Correios deve manter em home office funcionária que tem filho do grupo de risco para covid-19

Criança de 2 anos sofre de infecções respiratórias com quadros de pneumonia e bronquite crônica.

Da Redação

quarta-feira, 4 de novembro de 2020

Atualizado às 14:45

A 2ª turma do TRT da 3ª região determinou que a empresa Correios e Telégrafos mantenha uma empregada em trabalho remoto enquanto vigorar norma no município de Uberaba/MG ou norma estadual que suspenda as atividades na escola onde o filho dela está matriculado.
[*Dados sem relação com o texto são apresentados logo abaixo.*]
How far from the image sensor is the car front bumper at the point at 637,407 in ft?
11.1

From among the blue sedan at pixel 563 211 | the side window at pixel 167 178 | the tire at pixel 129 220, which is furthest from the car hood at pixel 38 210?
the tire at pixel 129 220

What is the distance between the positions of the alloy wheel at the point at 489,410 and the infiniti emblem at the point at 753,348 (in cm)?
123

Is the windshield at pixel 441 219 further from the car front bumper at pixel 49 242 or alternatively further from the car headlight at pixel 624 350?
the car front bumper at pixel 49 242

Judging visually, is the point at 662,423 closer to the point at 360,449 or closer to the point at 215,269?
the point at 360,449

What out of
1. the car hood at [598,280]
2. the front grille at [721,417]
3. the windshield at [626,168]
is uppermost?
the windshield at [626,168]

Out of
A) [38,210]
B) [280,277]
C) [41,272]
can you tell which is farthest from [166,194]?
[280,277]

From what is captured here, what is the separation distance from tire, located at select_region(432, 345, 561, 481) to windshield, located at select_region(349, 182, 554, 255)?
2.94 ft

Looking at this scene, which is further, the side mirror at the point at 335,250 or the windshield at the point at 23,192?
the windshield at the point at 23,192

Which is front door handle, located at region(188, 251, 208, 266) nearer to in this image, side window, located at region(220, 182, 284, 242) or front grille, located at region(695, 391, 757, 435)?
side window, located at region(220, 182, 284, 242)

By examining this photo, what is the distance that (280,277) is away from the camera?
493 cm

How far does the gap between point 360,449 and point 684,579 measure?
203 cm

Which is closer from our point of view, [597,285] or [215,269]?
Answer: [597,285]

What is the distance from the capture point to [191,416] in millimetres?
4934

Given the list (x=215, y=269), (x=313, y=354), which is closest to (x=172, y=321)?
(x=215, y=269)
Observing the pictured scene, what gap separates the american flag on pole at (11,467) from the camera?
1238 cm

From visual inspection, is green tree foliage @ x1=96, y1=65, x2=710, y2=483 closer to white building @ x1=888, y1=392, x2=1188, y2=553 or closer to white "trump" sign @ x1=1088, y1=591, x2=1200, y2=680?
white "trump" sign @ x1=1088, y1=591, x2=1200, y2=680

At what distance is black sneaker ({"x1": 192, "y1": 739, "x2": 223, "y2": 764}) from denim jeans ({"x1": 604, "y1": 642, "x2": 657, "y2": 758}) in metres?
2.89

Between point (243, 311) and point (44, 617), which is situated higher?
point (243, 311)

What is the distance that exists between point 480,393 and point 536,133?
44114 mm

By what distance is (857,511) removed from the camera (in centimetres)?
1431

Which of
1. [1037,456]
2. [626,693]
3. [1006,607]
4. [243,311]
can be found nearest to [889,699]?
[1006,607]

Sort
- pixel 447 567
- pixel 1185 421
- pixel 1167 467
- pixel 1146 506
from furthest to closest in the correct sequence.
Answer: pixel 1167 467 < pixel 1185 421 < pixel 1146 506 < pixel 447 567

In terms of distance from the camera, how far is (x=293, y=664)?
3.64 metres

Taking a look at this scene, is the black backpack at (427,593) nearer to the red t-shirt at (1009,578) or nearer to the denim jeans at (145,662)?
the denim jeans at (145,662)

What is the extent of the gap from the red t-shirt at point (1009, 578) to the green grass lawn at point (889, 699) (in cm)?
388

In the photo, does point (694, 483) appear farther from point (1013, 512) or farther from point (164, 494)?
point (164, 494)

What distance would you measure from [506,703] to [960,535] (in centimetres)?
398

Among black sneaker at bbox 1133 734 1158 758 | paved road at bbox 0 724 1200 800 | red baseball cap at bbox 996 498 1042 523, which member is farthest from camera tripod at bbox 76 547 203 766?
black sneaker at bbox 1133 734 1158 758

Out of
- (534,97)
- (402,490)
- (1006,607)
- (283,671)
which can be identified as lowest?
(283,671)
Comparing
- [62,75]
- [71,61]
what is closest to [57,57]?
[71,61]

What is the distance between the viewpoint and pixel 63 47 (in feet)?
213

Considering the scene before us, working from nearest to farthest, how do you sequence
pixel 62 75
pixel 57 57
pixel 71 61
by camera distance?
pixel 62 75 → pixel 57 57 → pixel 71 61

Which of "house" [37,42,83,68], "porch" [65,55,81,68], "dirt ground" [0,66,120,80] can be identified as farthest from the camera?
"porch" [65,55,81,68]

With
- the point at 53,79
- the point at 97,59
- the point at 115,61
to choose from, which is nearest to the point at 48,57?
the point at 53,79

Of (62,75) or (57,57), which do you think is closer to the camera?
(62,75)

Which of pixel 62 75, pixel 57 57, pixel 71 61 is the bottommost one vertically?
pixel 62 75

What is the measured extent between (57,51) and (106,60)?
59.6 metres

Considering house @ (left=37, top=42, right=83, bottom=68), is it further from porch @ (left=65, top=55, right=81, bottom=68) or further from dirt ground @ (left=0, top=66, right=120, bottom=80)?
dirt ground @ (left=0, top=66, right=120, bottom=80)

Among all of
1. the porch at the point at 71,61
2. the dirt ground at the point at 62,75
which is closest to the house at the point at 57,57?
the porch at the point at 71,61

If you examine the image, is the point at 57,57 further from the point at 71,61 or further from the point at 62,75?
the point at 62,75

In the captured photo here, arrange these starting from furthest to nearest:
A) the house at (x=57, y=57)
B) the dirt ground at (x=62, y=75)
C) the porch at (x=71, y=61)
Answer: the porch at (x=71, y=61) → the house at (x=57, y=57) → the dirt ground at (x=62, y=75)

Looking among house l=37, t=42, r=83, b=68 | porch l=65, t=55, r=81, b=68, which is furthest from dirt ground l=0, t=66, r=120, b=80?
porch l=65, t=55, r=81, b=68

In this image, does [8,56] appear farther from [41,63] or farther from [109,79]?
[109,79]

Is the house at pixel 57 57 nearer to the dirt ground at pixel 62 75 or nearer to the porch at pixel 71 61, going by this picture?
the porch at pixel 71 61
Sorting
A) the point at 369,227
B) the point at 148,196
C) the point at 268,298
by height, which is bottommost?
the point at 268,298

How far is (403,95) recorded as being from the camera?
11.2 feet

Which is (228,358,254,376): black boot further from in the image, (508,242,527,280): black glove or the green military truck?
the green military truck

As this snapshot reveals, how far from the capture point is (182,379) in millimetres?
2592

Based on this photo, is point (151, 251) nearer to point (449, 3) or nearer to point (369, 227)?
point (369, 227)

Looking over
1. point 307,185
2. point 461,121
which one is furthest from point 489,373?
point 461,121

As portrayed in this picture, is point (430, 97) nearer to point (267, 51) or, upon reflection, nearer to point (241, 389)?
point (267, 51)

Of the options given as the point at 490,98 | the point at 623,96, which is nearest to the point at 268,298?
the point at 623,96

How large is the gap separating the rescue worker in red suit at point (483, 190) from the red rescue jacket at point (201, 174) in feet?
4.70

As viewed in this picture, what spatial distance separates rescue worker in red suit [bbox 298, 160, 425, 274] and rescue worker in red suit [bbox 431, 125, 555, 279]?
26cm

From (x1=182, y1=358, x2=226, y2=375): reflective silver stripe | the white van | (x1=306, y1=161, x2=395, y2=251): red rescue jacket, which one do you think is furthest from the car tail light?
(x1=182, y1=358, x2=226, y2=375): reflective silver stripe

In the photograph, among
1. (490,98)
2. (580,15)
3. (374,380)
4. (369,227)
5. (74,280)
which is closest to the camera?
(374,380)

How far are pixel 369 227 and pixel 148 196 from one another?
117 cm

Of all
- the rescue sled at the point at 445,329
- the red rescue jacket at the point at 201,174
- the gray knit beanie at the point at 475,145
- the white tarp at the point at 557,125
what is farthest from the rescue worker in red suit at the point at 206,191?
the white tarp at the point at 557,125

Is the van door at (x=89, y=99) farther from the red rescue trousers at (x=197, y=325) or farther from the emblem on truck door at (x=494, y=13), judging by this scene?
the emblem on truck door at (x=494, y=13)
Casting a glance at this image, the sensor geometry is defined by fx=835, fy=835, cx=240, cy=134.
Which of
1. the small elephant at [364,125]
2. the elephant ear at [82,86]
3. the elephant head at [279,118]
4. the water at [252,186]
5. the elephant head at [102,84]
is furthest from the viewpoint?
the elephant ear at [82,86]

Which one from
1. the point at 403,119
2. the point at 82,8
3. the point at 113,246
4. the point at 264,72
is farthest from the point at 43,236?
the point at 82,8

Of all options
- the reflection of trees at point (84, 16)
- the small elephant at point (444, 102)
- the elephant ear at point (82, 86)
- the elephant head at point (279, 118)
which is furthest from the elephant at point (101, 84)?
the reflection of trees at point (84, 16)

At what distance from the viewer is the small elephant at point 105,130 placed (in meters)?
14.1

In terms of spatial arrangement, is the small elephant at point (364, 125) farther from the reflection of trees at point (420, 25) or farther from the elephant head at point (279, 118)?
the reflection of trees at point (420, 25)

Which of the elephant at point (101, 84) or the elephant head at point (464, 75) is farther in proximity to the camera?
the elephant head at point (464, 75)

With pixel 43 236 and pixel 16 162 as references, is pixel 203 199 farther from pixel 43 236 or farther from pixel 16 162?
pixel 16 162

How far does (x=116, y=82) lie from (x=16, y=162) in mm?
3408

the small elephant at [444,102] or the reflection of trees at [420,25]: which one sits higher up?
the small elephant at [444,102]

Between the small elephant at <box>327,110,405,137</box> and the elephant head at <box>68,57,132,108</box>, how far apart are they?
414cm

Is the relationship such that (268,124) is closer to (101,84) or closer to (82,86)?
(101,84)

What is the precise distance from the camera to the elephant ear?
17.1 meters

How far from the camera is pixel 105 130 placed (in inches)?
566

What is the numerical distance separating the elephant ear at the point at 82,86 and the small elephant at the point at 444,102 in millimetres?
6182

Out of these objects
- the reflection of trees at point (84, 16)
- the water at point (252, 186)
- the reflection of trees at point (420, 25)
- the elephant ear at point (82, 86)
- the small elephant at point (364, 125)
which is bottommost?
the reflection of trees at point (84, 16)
A criança, nascida em outubro de 2018, faz parte do grupo de risco da covid-19 por sofrer de infecções respiratórias de repetição, com quadros de pneumonia e bronquite crônica.

 (Imagem: Futura Press/Folhapress.)

(Imagem: Futura Press/Folhapress.)

A trabalhadora apresentou relatórios médicos demonstrando que a criança sofre de graves doenças crônicas respiratórias, sendo catalogado pela OMS e demais órgãos competentes como integrante do grupo de risco.

O home office foi autorizado à funcionária por 30 dias com fundamento em norma interna emitida pela empresa no contexto de enfrentamento da pandemia do coronavírus. Contudo, após o encerramento do período, o pedido de prorrogação foi rejeitado.Segundo os Correios, a mulher teria realizado cursos de ensino a distância no período de 30 dias, mas houve uma mudança no cenário que tornou seu retorno necessário.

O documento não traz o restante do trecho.